Go back and read my writings from the time I was waiting for the mortgage to close. I was losing my mind because of unknowns beyond my control. Underwriting kept missing their own deadlines and there was no clear time horizon. Everything felt vague and forced upon me. It was constraining.

However when I am inside ambiguity it is freeing. It is a mode of discovery. We zoom out to 30,000 ft, slowly circle, and then find a small nugget of truth and head back to the ground to refine it to a sharpened point. This is how I do best in my days.

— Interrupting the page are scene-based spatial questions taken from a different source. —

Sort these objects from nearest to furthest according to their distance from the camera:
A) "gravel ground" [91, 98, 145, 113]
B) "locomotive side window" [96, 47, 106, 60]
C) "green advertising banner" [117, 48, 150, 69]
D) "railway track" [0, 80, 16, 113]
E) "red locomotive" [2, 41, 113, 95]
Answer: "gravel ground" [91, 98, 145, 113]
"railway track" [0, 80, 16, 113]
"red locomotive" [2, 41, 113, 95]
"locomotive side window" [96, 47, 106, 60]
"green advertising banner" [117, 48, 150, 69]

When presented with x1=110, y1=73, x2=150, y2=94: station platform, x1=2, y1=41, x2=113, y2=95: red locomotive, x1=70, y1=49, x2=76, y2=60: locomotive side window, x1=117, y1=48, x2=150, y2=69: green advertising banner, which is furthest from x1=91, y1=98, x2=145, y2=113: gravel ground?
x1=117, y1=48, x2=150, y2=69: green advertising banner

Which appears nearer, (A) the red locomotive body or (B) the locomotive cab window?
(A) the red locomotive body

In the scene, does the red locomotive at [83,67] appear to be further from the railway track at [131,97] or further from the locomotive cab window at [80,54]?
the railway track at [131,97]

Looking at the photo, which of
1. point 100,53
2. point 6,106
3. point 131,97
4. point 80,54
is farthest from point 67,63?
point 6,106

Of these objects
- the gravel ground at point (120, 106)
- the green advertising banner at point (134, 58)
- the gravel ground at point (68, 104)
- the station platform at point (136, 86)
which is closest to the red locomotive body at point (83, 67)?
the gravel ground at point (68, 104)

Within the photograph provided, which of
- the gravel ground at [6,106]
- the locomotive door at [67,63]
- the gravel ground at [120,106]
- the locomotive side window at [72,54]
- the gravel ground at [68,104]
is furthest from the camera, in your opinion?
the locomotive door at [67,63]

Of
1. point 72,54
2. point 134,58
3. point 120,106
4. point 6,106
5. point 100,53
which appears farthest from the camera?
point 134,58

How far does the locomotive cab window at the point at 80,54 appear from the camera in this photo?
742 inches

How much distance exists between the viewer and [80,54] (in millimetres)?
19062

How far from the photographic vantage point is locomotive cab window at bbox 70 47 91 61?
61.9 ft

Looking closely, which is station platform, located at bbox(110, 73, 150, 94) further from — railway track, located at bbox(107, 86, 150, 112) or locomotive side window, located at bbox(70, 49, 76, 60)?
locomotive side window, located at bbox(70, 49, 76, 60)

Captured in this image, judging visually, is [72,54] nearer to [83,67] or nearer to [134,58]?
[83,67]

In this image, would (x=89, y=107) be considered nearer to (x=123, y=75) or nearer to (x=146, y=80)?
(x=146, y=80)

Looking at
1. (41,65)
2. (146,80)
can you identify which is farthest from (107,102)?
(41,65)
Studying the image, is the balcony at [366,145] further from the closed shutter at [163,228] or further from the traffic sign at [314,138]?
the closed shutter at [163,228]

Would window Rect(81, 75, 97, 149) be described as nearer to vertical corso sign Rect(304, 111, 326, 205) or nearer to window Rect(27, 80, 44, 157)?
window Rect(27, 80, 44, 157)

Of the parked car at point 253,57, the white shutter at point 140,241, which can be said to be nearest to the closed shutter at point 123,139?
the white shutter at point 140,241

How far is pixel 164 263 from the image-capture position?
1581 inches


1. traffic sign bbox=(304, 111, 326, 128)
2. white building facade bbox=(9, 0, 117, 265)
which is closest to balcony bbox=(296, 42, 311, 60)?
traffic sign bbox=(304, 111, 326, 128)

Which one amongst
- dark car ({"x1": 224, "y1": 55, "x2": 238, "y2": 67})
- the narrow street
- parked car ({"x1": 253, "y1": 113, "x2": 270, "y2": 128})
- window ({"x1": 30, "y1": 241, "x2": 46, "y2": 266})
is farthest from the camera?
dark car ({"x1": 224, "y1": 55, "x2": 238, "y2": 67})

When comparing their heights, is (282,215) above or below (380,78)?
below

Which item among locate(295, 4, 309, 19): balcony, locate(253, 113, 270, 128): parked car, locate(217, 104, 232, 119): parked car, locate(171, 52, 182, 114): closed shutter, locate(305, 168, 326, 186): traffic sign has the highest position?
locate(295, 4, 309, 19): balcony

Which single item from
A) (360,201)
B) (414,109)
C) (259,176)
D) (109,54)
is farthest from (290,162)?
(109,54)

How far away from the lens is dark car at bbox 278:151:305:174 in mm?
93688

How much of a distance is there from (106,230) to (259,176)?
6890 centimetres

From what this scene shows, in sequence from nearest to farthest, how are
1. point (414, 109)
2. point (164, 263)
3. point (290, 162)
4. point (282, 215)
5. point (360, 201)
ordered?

I can’t tell you what happened to me yesterday but I messed up everything. My brain imploded near the end of the day. I had a longer than normal work day but part of that was a lunch and learn on websites and how to have a good one.

That right there is what we call a pain point. So instead of sitting quietly while learning I decided to pursue some active learning and after running a test on my website found a process that could be improved. There was an old GA tag on the site and it needed to be removed or so I thought. A quick sanity test would have stopped me, but I didn’t sanity test. I chased. I ran down that rabbit hole and got stuck.

I ended up with no resolution and it brought up bad memories from the past. It angered and disrupted me and after that my day was done, but instead I went home, chased that rabbit a little more, and then dove into another friction point. After that when the kids started fighting as soon as I sat down to relax it drove me over the edge. I left the house and drove to the brewery from some peace and quiet and to read and relax.

The end result was the family missed Ash Wednesday because I’d already turned to dust.